The Mi-26's unique main gearbox is relatively light at 3639 kg but can absorb 19725 shp, which was accomplished using a non-planetary, split-torque design with quill shafts for torque equalization. The Mil Design Bureau designed the VR-26 transmission itself, due to Mil's normal gearbox supplier not being able to design such a gearbox. The gearbox housing is stamped aluminum. A split-torque design is also used in the 12500 lb gearbox assembly on the American three-engine Sikorsky CH-53K King Stallion.

As of 2024, the Mi-26 still holds the Fédération Aéronautique Internationale world record for the greatest mass lifted by a helicopter to 2000 metres – 56768.8 kg on a flight in 1982.

In July 2010 a proposed Russian-Chinese development of a 33-ton heavy-lift helicopter was announced.

Rostvertol, the Russian helicopter manufacturer, was contracted to refurbish and upgrade the entire fleet of Mi-26s serving in the Russian Air Force, estimated to be around 20 helicopters.
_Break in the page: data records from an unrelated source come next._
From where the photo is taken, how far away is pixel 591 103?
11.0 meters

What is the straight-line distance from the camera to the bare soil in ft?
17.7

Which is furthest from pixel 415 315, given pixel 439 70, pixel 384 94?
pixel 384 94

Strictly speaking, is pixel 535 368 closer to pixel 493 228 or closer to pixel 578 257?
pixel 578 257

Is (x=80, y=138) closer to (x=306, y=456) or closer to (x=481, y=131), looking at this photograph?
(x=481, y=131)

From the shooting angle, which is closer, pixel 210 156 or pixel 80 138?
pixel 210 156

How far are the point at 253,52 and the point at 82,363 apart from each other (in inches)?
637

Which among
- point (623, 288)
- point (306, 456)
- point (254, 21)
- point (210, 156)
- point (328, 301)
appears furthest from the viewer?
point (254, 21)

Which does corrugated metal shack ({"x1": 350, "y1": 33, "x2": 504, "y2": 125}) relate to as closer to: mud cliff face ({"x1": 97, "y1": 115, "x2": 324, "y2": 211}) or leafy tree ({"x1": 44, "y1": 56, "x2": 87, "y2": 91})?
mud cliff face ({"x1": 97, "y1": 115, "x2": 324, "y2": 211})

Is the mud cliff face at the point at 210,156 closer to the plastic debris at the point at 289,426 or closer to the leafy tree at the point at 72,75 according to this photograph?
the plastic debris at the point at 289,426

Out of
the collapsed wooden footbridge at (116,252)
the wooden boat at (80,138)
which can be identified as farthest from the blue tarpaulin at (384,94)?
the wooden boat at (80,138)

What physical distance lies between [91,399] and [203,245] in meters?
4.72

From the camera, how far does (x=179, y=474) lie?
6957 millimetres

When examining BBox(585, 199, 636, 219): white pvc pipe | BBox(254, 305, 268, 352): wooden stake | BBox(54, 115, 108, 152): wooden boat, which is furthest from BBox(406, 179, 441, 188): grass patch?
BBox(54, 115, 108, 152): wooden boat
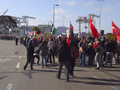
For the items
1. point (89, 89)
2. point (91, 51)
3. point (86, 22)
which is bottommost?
point (89, 89)

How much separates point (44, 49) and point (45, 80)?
369 centimetres

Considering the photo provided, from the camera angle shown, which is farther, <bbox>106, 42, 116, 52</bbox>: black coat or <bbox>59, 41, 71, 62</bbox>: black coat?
<bbox>106, 42, 116, 52</bbox>: black coat

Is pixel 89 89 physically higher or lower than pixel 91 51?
lower

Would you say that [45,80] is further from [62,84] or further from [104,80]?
[104,80]

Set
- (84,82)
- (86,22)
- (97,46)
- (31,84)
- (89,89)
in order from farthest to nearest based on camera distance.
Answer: (86,22) < (97,46) < (84,82) < (31,84) < (89,89)

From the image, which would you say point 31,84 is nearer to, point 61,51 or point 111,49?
point 61,51

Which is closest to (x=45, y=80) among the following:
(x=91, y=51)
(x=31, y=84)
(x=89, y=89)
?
(x=31, y=84)

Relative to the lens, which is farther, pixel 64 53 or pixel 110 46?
pixel 110 46

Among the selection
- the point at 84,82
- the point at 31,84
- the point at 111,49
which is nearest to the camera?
the point at 31,84

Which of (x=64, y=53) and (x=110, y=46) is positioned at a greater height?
(x=110, y=46)

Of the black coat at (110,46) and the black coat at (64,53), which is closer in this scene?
the black coat at (64,53)

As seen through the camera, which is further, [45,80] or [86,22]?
[86,22]

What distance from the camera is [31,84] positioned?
7.66m

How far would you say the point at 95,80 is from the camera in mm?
8641
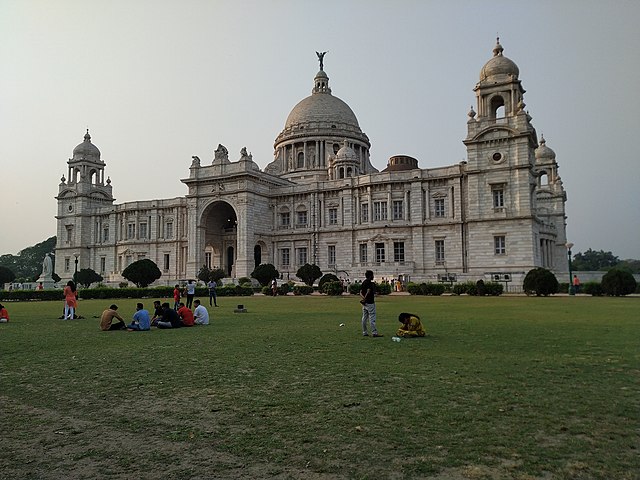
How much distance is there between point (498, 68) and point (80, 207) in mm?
55728

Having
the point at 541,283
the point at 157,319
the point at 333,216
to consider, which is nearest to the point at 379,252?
the point at 333,216

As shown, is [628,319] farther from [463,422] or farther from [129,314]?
[129,314]

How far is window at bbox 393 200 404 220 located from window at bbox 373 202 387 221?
→ 3.09 feet

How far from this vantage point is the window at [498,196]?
46.8 metres

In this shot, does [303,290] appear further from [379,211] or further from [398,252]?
[379,211]

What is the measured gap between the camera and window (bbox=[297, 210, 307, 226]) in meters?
58.7

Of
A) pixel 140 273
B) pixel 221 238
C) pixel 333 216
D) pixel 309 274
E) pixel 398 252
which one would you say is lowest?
pixel 309 274

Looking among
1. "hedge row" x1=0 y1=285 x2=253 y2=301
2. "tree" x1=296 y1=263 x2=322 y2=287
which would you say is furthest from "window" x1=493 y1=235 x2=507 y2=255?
"hedge row" x1=0 y1=285 x2=253 y2=301

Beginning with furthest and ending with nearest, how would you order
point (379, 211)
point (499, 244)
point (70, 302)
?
point (379, 211) → point (499, 244) → point (70, 302)

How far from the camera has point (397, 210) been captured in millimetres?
53531

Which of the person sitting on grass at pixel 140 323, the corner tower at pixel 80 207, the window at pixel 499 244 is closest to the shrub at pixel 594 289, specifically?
the window at pixel 499 244

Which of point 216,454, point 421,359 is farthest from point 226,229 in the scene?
point 216,454

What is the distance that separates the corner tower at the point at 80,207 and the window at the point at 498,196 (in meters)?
50.7

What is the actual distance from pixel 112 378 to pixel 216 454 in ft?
13.8
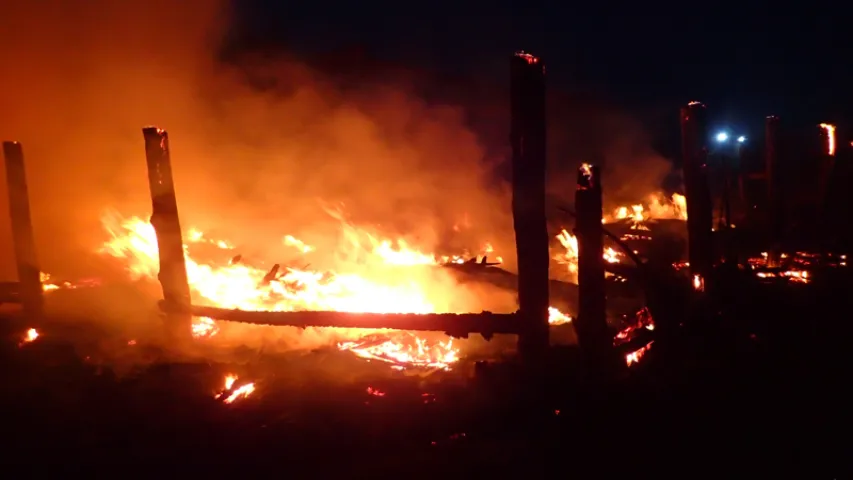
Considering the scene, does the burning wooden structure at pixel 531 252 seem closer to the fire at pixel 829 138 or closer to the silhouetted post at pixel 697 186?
the silhouetted post at pixel 697 186

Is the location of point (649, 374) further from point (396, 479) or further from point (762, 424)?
point (396, 479)

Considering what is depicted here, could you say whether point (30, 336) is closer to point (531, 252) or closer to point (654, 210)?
point (531, 252)

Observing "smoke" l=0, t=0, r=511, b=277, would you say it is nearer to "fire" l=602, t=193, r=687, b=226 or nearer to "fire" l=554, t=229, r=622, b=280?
"fire" l=554, t=229, r=622, b=280

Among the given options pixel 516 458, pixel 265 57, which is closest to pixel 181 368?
pixel 516 458

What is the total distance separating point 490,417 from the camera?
23.5 ft

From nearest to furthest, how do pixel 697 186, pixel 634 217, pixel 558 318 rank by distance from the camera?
pixel 697 186 → pixel 558 318 → pixel 634 217

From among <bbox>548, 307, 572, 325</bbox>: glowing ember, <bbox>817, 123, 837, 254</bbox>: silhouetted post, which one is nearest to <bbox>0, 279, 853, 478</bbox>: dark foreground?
<bbox>548, 307, 572, 325</bbox>: glowing ember

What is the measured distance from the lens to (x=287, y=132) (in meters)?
18.3

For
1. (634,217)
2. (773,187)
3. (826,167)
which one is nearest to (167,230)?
(773,187)

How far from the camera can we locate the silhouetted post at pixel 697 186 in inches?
386

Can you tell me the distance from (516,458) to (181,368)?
18.3 feet

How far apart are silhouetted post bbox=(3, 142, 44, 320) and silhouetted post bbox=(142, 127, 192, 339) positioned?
11.0 ft

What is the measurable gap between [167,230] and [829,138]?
15.5 m

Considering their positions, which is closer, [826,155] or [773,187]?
[826,155]
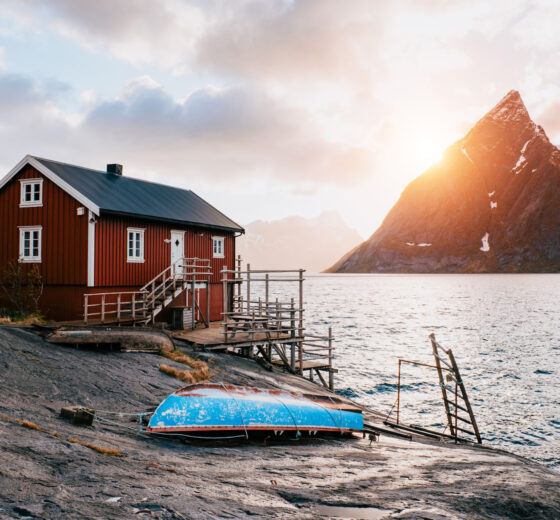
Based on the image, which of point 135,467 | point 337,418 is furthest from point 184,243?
point 135,467

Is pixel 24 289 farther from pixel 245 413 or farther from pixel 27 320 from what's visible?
pixel 245 413

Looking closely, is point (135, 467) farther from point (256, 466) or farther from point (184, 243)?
point (184, 243)

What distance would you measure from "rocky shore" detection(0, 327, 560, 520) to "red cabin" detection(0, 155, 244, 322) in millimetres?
8614

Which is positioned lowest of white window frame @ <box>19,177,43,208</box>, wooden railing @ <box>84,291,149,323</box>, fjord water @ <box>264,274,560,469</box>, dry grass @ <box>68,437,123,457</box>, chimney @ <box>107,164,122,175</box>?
fjord water @ <box>264,274,560,469</box>

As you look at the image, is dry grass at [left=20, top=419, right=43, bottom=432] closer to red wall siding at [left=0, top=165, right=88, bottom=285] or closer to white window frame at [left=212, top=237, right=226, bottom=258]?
red wall siding at [left=0, top=165, right=88, bottom=285]

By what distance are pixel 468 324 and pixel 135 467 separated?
63777mm

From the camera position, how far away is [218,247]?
3350cm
The upgraded aircraft is comparable to a new variant, the Mi-26T. Contract completion was planned for 2015. The contract also covered the production of 22 new Mi-26T helicopters. Eight new-built helicopters were delivered to operational units by January 2012. Under the 2010 contract, 17 new-production helicopters were delivered by 2014. In all, Rostvertol delivered fourteen Mi-26s to domestic and foreign customers in the period 201214 and six helicopters in 2015. Deliveries to the Russian Aerospace Forces were continued in 2016, 2017 and 2019.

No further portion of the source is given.